As my stomach was rumbling and I felt in the thick of a flu, Ma'at suggested I get some tea at "Mood Cafe" and put medicinal-grade frankincense into it. What a taste! Hunza apricots, and Omani frankincense tea...what a life I lead!! I know why the wise men brought Frankincense to baby Jesus, not for the smell, to keep him alive through the cold winter nights! It was about a two hour drive back to Nizwa, we stopped at a little town off the main road, where the ladies put on their tourist shopping hats and stocked up on ceramic items (from little turned up shoes to vases to decorative Arabic plaques).
For the first time in perhaps weeks, I had a full night’s sleep, and a nearly hot shower – though Ma’at’s gas ran out and being Friday no one is working so it can’t be replaced so no stove cooking or hot showers til then. I took a walk out to the Shell station where there were purportedly samosas to be found…but being Friday…. It was a lovely 20 step stroll, gazing at the jagged, crumbling mountains all around. Something in the very nature of the stone seems restless, maybe they are just a mirror for me, though.

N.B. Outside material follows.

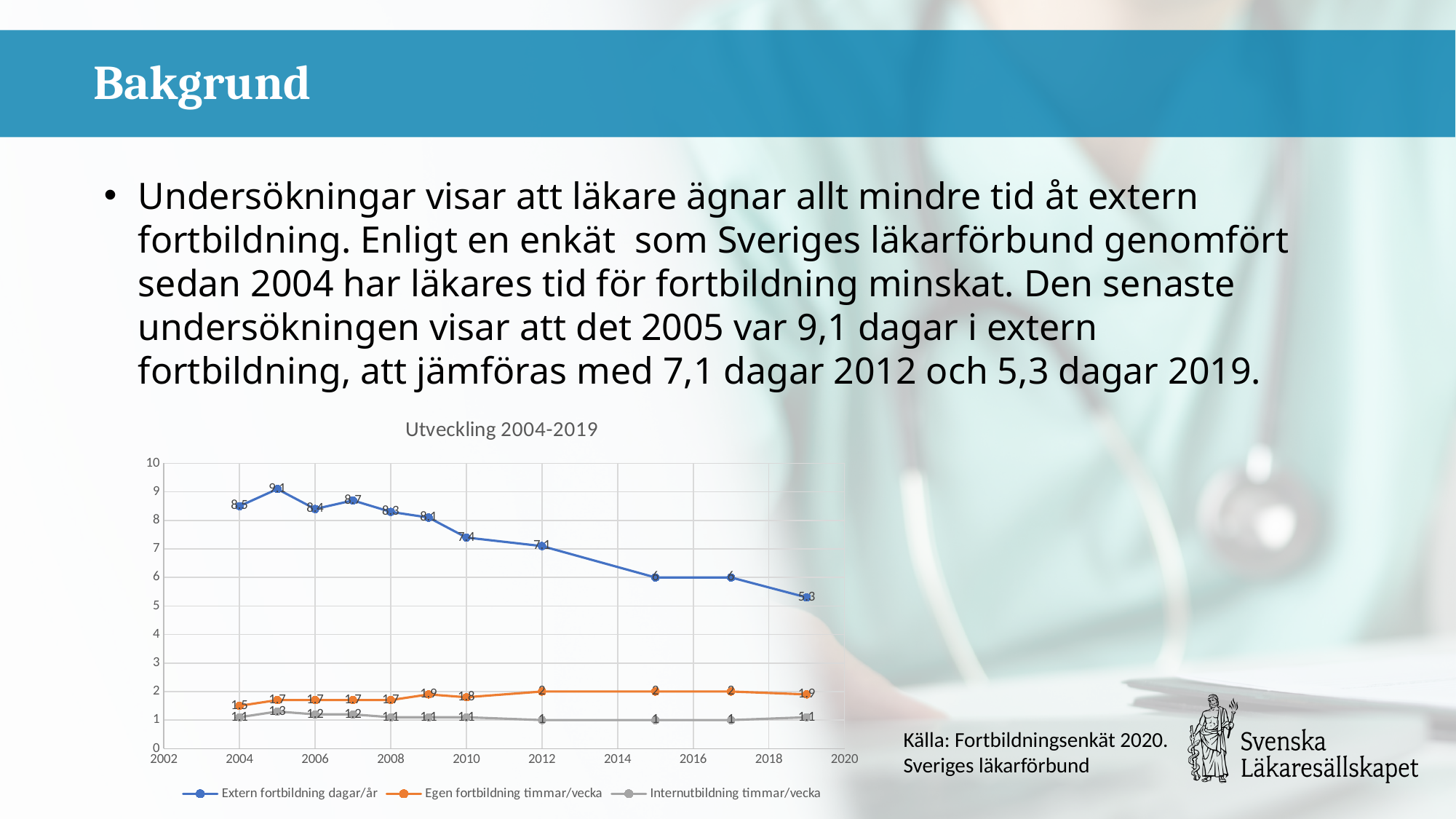
What is the highest value of the Extern fortbildning dagar/år series? 9,1 What is the difference between the Extern fortbildning dagar/år values in 2005 and 2019? 3,8 Does the Extern fortbildning dagar/år series generally rise or fall from 2005 to 2019? fall What is the value of Extern fortbildning dagar/år in 2012? 7,1 What is the title of the chart? Utveckling 2004-2019 In which year does the Extern fortbildning dagar/år series reach its highest value? 2005 What kind of chart is shown on the slide? line chart How many series does the legend of the chart list? 3 In which year is the Extern fortbildning dagar/år series lowest? 2019 What is the value of Egen fortbildning timmar/vecka in 2012? 2 What is the value of Extern fortbildning dagar/år in 2015? 6 Which series has the higher value in 2019, Egen fortbildning timmar/vecka or Internutbildning timmar/vecka? Egen fortbildning timmar/vecka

Ma’at, and apparently all of her expat friends here, want me to come and teach, and the University even agreed to us splitting a year’s contract, where I work 6 months, then she works 6 months, we live in the same lovely, fully furnished and livable apartment. Before we arrived to Nizwa, I determined if before leaving this week I find a very advanced North Indian musician, a recording studio/producer to work with, and the love of my life….I’ll definitely take the job. I have to admit, I think the love of my life is everywhere, and it need not matter where I go…if the love of my life does not travel along with me I will be bound to find the love of my life where I go….insha’Allah. Though already in NY I have those 3 ingrediants, and as Papa says, “Why go to Multan, Sufi is here!?” He is right, but also I must go, and he knows, and he allows me my journey.